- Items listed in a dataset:

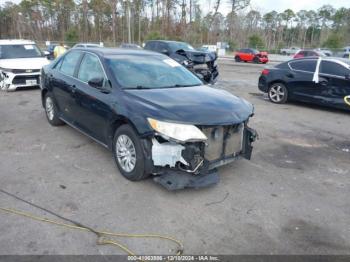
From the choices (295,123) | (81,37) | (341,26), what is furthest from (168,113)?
(341,26)

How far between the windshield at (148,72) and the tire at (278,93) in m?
5.27

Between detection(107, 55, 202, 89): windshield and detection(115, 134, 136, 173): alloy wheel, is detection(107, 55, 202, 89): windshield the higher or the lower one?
the higher one

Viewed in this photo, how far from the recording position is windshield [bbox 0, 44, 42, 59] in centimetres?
1112

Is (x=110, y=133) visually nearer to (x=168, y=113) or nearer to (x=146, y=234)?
(x=168, y=113)

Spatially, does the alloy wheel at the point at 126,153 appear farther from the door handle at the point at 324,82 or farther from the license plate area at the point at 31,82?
the license plate area at the point at 31,82

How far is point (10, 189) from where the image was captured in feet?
13.0

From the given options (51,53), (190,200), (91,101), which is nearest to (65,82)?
(91,101)

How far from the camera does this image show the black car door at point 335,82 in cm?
837

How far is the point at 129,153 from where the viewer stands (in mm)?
4113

- The request: Print the complete listing exactly as it stands, without its pictures.

- Expected answer:
From the choices (295,123) | (81,37) | (341,26), what is furthest from (168,113)?
(341,26)

How far between the windshield at (148,72) and the tire at (278,93) in m?
5.27

Between detection(107, 55, 202, 89): windshield and detection(115, 134, 136, 173): alloy wheel, is detection(107, 55, 202, 89): windshield the higher or the lower one?
the higher one

Viewed in this photo, how far from the recording position is windshield [bbox 0, 44, 42, 59] in centimetres?
1112

Is (x=110, y=133) visually nearer to (x=168, y=113) or nearer to (x=146, y=234)?
(x=168, y=113)

Spatially, does the alloy wheel at the point at 126,153 appear farther from the door handle at the point at 324,82 or farther from the license plate area at the point at 31,82?
the license plate area at the point at 31,82

How far is point (10, 189) from where the image was captured in feet?
13.0

From the given options (51,53), (190,200), (91,101), which is nearest to (65,82)?
(91,101)

How far from the camera does this image show the black car door at point 335,82 in cm?
837

How far is the point at 129,153 from where the viewer stands (in mm)?
4113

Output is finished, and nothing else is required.